I just came across this link from another site and thought I might share a bit of information.

The fish in that picture is actually Silurus glanis, also known as a "European Wels". I highyl doubt it was caught in texas and if it was, being that it is a non-native species, it isn't a record fish for texas. If you want some pictures check this link:
http://members.rott.chello.nl/tmarapengopie/meerval.htm

Now, something with more truth, a new potential record blue catfish from Texas:
http://espn.go.com/outdoors/fishing/s/f ... khead.html

Enjoy!


----------



## nodakoutdoors.com

Thanks for the clarification. But I swear the articles I read matched up as the same angler.

Either way...they're big kitties. 8)


----------



## PJ

What the **** do they use for bait? Kittens? Holy $hit!


----------



## Eric Hustad

Ugly suckers....


----------



## fishhook

wonder how nasty a guy would smell after holding that thing for pictures.....uck


----------



## texasguy

Being from texas, i have fished lake fork and many other large texas lakes. i have caught some fish well over 60 pounds and have lost bigger.
there is no way you can catch a wels in texas. period

however, in the river danube some individuals have been caught weighing in at a jaw dropping 700 pounds.

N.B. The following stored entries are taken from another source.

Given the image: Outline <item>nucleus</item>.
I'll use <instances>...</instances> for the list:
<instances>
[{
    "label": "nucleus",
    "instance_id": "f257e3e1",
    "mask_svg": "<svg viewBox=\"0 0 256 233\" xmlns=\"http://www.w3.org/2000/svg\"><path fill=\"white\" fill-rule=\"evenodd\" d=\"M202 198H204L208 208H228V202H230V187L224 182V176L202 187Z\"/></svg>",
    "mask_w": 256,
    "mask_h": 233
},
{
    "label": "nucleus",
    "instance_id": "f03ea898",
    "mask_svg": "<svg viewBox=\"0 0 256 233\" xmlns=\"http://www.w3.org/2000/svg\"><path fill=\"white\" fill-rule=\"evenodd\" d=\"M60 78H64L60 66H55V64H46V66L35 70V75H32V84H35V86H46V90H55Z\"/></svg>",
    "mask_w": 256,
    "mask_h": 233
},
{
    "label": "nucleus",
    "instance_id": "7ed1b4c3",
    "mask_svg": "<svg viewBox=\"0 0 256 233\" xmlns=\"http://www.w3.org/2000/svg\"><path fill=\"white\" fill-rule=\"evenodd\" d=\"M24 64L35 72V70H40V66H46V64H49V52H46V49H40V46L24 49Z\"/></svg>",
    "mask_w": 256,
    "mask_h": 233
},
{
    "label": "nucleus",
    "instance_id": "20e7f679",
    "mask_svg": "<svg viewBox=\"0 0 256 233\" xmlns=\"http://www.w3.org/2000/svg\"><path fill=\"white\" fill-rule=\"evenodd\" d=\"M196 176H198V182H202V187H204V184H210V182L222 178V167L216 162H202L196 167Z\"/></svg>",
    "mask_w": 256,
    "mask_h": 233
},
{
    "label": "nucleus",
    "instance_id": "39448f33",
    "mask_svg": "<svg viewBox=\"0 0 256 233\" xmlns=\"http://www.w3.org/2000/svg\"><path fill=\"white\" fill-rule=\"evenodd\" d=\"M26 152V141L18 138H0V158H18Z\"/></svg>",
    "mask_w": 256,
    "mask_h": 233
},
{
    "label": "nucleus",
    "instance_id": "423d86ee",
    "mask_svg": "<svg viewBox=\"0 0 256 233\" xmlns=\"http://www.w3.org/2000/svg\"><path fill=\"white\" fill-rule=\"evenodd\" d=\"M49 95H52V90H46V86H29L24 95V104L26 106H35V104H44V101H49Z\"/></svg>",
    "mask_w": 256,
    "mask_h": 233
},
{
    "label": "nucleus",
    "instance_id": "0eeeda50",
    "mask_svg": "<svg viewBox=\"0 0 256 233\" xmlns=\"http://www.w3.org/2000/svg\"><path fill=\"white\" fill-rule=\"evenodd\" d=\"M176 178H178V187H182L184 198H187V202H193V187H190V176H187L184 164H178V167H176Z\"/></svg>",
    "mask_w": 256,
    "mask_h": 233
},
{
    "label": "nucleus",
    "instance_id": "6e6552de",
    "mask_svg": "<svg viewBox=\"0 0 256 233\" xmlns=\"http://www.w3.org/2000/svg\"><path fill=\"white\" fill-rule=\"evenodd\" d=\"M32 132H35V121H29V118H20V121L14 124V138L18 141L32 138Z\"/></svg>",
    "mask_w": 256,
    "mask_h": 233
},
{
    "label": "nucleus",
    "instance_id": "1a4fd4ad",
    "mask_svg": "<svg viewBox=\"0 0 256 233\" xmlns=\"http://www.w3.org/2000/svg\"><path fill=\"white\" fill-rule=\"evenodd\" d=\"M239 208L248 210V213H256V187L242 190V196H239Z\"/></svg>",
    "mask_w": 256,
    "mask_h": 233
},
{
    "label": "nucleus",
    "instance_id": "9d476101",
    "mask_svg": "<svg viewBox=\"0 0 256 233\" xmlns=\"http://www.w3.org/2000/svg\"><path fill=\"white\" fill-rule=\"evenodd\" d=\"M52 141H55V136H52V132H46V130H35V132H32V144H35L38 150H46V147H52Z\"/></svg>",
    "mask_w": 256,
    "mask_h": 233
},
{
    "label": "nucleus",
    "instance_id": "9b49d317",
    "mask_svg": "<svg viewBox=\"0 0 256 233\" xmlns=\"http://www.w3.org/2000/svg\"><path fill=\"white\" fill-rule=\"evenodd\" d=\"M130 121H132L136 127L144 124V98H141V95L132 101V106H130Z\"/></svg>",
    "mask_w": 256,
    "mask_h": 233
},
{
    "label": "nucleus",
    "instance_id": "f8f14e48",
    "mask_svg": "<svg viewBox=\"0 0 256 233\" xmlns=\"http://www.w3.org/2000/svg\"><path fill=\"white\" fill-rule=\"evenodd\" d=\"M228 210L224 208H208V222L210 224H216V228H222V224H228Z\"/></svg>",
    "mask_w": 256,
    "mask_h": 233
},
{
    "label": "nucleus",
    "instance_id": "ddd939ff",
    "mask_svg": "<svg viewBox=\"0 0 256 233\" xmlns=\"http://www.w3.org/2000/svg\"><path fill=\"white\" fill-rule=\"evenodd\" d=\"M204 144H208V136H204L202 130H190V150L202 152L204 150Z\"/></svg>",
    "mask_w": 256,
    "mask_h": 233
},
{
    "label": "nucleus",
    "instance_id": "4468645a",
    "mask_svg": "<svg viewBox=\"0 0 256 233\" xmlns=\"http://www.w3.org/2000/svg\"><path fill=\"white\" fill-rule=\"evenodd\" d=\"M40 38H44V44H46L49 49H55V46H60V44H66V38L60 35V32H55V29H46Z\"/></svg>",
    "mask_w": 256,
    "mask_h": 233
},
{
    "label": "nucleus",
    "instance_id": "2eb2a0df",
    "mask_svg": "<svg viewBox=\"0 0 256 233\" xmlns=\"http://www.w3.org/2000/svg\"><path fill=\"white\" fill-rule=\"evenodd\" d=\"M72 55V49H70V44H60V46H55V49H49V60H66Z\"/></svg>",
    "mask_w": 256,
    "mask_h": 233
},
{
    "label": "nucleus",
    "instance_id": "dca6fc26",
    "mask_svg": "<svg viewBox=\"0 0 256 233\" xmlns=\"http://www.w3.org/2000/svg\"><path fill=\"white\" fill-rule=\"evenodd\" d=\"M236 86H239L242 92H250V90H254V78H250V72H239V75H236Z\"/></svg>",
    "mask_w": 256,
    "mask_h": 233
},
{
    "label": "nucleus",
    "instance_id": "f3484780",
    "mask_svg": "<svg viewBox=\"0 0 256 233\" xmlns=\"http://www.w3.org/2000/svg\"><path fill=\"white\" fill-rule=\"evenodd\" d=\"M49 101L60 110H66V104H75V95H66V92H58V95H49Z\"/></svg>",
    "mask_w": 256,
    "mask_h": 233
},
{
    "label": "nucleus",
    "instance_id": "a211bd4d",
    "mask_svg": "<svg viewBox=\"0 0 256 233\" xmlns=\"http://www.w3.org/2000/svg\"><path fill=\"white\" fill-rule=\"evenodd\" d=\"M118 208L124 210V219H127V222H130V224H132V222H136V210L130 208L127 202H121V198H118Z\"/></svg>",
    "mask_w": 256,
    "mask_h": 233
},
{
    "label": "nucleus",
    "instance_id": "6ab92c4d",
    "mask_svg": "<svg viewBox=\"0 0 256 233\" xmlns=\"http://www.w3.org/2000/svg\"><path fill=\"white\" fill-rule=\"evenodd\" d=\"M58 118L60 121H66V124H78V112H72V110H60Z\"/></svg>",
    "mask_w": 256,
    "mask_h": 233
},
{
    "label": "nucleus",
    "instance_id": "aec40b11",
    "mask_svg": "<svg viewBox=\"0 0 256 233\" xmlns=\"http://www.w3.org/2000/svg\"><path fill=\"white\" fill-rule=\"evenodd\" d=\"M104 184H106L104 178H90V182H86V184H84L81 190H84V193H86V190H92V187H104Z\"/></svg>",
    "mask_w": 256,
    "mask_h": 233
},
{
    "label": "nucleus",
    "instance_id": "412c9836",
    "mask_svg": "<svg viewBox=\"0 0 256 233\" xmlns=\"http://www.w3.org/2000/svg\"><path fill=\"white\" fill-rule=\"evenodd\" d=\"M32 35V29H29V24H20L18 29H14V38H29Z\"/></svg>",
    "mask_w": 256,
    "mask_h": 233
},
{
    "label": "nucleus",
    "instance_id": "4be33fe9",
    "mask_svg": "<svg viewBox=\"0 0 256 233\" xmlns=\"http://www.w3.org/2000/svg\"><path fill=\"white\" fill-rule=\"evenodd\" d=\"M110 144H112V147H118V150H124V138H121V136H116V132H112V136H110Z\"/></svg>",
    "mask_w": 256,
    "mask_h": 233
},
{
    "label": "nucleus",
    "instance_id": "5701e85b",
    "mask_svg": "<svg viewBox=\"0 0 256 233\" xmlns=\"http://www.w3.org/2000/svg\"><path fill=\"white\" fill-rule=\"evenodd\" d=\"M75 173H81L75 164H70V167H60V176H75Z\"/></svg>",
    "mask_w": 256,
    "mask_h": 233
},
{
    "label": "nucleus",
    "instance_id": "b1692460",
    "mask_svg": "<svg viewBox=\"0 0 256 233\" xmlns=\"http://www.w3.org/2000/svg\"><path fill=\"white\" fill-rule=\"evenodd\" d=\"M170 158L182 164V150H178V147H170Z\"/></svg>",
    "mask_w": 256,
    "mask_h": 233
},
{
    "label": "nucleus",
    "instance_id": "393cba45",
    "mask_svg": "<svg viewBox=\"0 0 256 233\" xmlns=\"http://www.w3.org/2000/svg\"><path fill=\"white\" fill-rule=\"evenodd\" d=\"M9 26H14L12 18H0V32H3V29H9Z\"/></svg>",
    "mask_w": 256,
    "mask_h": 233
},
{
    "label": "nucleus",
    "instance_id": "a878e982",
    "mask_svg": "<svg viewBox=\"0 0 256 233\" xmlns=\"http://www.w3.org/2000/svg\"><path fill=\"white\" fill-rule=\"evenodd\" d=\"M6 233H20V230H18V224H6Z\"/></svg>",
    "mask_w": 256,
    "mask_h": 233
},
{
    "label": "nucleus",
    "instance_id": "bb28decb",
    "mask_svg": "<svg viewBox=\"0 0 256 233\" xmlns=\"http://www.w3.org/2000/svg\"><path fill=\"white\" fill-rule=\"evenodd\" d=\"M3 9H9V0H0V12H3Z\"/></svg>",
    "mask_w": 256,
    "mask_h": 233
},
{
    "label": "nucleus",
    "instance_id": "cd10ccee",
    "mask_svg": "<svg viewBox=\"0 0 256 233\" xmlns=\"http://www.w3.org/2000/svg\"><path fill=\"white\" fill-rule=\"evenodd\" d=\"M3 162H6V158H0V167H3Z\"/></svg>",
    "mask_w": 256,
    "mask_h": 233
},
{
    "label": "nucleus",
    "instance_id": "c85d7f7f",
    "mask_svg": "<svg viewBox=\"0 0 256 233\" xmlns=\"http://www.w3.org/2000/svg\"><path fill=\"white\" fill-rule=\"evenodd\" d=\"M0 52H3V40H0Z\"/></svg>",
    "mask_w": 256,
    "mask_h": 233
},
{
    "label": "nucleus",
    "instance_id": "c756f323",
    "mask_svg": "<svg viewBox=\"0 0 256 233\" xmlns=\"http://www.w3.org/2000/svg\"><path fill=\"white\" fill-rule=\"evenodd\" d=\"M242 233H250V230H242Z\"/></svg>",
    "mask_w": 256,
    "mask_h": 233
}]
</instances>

im sure they used a dog or a small child for bait.


----------



## Southwest Fisher

Texasguy, have you fished Texoma before? I'm not too familiar, except I saw it referenced in a movie about noodling. Anyway, how easy would it be for a tourist to take a few poles out there and see what he gets?


----------



## texasguy

You know, I have never really gotten into noodling, something about stickin your hand in a dark whole with god knows whats lurking in there, I think the reason why I dont do it is because my great grandaddy did it for about 20 years I guess until he stuck his hand into a snapping turtle's mouth and ripped his ring finger off. took his wedding ring too.

anyway yes, i have fished texoma. it is a pretty good lake.(you really have to have a boat to fish it though)

I guess theres a few docks and what have you?

you got a boat?

most of the big fish that come out of texoma are flatheads, not wels.
I camped out there one night and caught about 10 channel cats and hefty blue cat and a few flatheads all on shad and cut shad.


----------



## wtrfwlr

The dude on the left, were is his right arm???? Does he have it in the fish's gills?? i hope to hell he doesn't have his arm in that big guys mouth!!! OUCH


----------



## Matt Jones

I just watched a show where guys were catching big catfish in the amazon....they were friggin' HUGE! Plus they were colored really cool.


----------



## OneShotOneKill

*Chris Hustad & Everyone,

Fake story!

It is really a snapshot that Dutch angler Lucas Van Der Geest posted of himself with a 187-pound catfish allegedly pulled from Italy's Po River.

http://xvella.free.fr/html/eng/photos/0 ... 000713.htm

http://www.vacationstogo.com/images/ports/maps/1049.gif

http://www.snopes.com/photos/animals/catfish.asp*


----------